What is needed –
What is needed is a single figure: how many lines of the records below contain the word "States".

Data for review –
▬▬▬

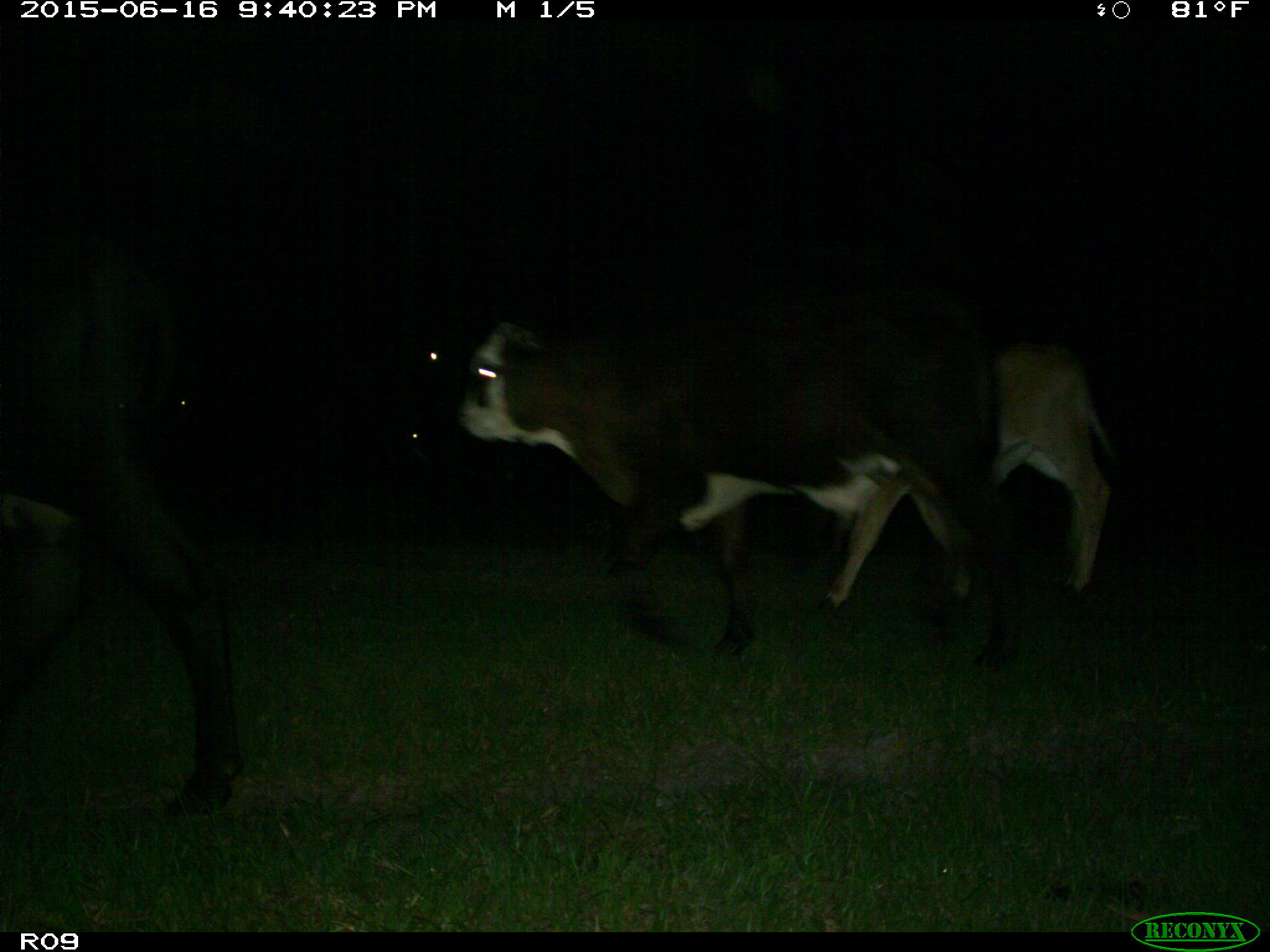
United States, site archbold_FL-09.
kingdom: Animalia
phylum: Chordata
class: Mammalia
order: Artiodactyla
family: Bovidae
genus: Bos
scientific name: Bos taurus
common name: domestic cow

▬▬▬

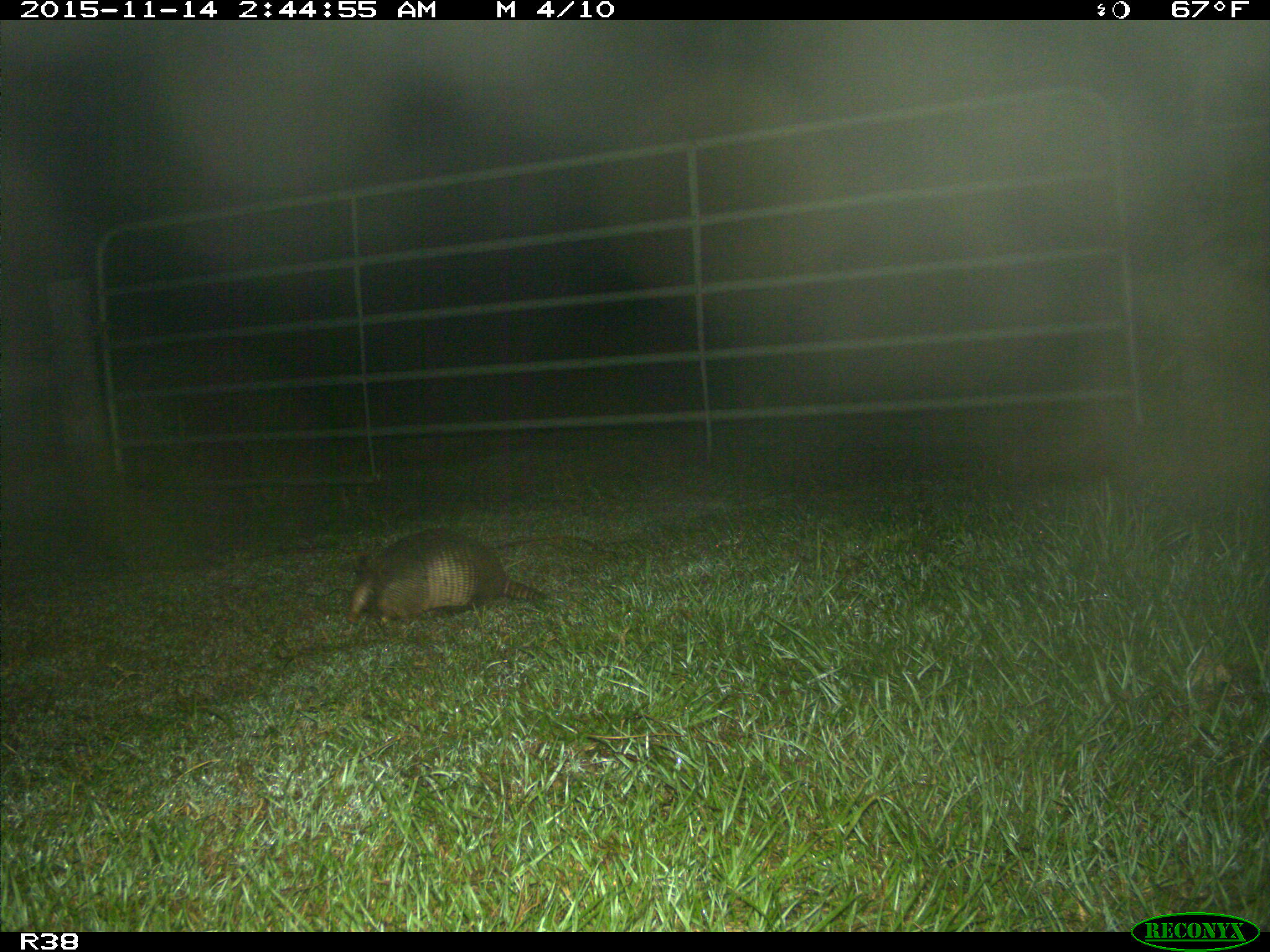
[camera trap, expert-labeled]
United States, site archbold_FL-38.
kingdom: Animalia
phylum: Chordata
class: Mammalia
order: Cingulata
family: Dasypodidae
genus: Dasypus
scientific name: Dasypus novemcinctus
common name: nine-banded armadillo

▬▬▬

Exercise result –
2